Cheap?  I would have said "value oriented."  Nah, you're right.  We're cheap.  LOL.


----------



## Dave M

CaliDave said:
			
		

> We never see Four seasons, or Marriott Maui on LMR board.


Perhaps not, but there are still some great bargains to be had occasionally.

2 1/2 years ago, I found that, with about four weeks to go before check-in, I couldn't use my ocean*front* summer week at Marriott's Grande Ocean. I put it on the LMR board for $700 and it was gone very quickly. Could I have rented it for more elsewhere? Probably. But the LMR board allowed me to dispose of it quickly with no hassles.

Last June I was trolling the LMR board and spotted a July 4th oceanfront Marriott beach week for $700. Calling the owner on one line, I was talking to my son, who lived near the resort, on  another line to ask if he was interested. Result: I was able to give my son and his family an unexpected vacation at the beach, still close enough so that he could commute from the resort to work.

I believe the forum provides a very useful service at its current level - truly cheap prices.
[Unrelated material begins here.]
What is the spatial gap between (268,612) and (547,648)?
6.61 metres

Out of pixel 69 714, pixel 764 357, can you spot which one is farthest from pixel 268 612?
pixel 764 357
That fits well with your statement that "on average Tuggers are cheap."


----------



## Carl D

For those that don't want non-paying folks to post-- Than you may be missing the great deals they have to offer. 
That's biting your nose to spite yoour face.

For those that don't want the rental price increased, over time, as fees increase, you will see fewer and fewer resorts offered.
Again, that's biting your nose to spite yoour face.

It certainly doesn't matter to me personally, as I never rent, or rent. (does that make sense?)

Foe those that don't want an increase, or say only paying members, I don't think you are thinking this through logically.

I think Boca has the best solution.


----------



## Kazakie

*capitalism*

How about...

$700 and under is free,

Over $700 is a $10 posting fee..

And let the poster (and capitalism) decide.


----------



## Makai Guy

Kazakie said:
			
		

> How about...
> 
> $700 and under is free,
> 
> Over $700 is a $10 posting fee..
> 
> And let the poster (and capitalism) decide.



Interesting suggestion.  Unfortunately, no way to manage this within the bbs software.


----------



## spiceycat

I think it is fair.

but then I would never list my DVC on that site....I would cancel first.

now shortly I will found out how well it works....

my nephew just say he couldn't go to Landmark this April.....in dec, 2005, the last time I asked him - he was still going....

teenagers.....

but  it is in Panama City Beach during spring break - so I hope it rents quickly....


----------



## CaliDave

Kazakie said:
			
		

> How about...
> 
> $700 and under is free,
> 
> Over $700 is a $10 posting fee..
> 
> And let the poster (and capitalism) decide.



There is a way to do this..

Make the poster take out a Tug ad.. or have a current Tug ad and he can post as long as he provides a link to the ad.. No link... and his post gets deleted. 

I would be more willing to advertise my weeks on Tug, knowing that I could post in LMR if it hadnt rented within 45 days.


----------



## smsgt

*Maximum rate for rent*

I have tried to rent weeks on this site for the maximimum 700 per week, I have also lowered the price each week until I finely got fed up and offered the unit for free.  These units were not junk, they were 5 star units located in orlando.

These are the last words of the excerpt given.